* _YOUR OBJECTIVE_
Render the data below as a JSON list of strings, with one string for each line and blank lines omitted.

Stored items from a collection
------------------------

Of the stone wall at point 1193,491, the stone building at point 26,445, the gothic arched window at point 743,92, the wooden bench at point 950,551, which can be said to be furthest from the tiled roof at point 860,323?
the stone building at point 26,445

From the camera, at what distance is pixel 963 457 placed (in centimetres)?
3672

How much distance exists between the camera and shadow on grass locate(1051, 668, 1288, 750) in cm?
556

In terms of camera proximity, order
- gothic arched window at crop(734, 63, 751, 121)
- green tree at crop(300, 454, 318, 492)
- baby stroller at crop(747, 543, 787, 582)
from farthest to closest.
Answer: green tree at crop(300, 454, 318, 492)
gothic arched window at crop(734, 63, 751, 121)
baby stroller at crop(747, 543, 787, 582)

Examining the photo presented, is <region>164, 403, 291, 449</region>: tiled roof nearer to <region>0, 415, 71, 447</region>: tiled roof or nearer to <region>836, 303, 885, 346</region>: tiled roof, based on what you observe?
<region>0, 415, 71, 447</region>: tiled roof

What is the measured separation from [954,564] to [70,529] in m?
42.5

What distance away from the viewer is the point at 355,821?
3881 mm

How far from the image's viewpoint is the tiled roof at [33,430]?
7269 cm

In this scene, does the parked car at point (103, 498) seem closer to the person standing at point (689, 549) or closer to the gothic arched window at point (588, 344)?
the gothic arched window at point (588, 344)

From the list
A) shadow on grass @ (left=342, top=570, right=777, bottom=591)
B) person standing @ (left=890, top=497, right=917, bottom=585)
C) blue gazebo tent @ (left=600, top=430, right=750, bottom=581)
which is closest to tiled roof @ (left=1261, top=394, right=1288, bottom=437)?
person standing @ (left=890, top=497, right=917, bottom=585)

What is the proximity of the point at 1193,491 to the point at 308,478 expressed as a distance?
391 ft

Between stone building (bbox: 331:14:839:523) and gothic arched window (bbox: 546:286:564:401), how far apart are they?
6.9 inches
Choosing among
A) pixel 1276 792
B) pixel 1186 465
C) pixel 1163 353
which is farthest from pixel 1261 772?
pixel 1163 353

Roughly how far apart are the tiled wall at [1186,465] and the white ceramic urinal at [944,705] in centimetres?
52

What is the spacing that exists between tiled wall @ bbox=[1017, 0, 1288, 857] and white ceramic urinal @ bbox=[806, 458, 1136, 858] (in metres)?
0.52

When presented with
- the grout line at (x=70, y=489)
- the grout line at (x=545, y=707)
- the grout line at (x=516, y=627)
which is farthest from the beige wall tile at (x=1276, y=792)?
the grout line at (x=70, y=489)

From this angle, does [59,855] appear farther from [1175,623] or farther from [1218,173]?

------------------------

* _COMPLETE RESPONSE_
[
  "Of the stone wall at point 1193,491, the stone building at point 26,445, the gothic arched window at point 743,92, the wooden bench at point 950,551, which can be said to be furthest from the tiled roof at point 860,323?",
  "the stone building at point 26,445",
  "From the camera, at what distance is pixel 963 457 placed (in centimetres)?",
  "3672",
  "How much distance exists between the camera and shadow on grass locate(1051, 668, 1288, 750) in cm?",
  "556",
  "In terms of camera proximity, order",
  "- gothic arched window at crop(734, 63, 751, 121)",
  "- green tree at crop(300, 454, 318, 492)",
  "- baby stroller at crop(747, 543, 787, 582)",
  "from farthest to closest.",
  "Answer: green tree at crop(300, 454, 318, 492)",
  "gothic arched window at crop(734, 63, 751, 121)",
  "baby stroller at crop(747, 543, 787, 582)",
  "Examining the photo presented, is <region>164, 403, 291, 449</region>: tiled roof nearer to <region>0, 415, 71, 447</region>: tiled roof or nearer to <region>836, 303, 885, 346</region>: tiled roof, based on what you observe?",
  "<region>0, 415, 71, 447</region>: tiled roof",
  "What is the measured separation from [954,564] to [70,529] in m?",
  "42.5",
  "What distance away from the viewer is the point at 355,821?",
  "3881 mm",
  "How far from the image's viewpoint is the tiled roof at [33,430]?",
  "7269 cm",
  "In this scene, does the parked car at point (103, 498) seem closer to the person standing at point (689, 549) or closer to the gothic arched window at point (588, 344)?",
  "the gothic arched window at point (588, 344)",
  "From the list",
  "A) shadow on grass @ (left=342, top=570, right=777, bottom=591)",
  "B) person standing @ (left=890, top=497, right=917, bottom=585)",
  "C) blue gazebo tent @ (left=600, top=430, right=750, bottom=581)",
  "which is closest to tiled roof @ (left=1261, top=394, right=1288, bottom=437)?",
  "person standing @ (left=890, top=497, right=917, bottom=585)",
  "What is the proximity of the point at 1193,491 to the point at 308,478 expressed as a distance?",
  "391 ft",
  "Between stone building (bbox: 331:14:839:523) and gothic arched window (bbox: 546:286:564:401), how far apart are they?",
  "6.9 inches",
  "Choosing among",
  "A) pixel 1276 792",
  "B) pixel 1186 465",
  "C) pixel 1163 353",
  "which is farthest from pixel 1261 772?",
  "pixel 1163 353",
  "Roughly how far apart are the tiled wall at [1186,465] and the white ceramic urinal at [944,705] in centimetres?",
  "52",
  "What is the spacing that exists between tiled wall @ bbox=[1017, 0, 1288, 857] and white ceramic urinal @ bbox=[806, 458, 1136, 858] (in metres)?",
  "0.52",
  "When presented with",
  "- the grout line at (x=70, y=489)",
  "- the grout line at (x=545, y=707)",
  "- the grout line at (x=516, y=627)",
  "which is farthest from the beige wall tile at (x=1276, y=792)?",
  "the grout line at (x=70, y=489)",
  "From this angle, does [59,855] appear farther from [1175,623] or farther from [1218,173]?"
]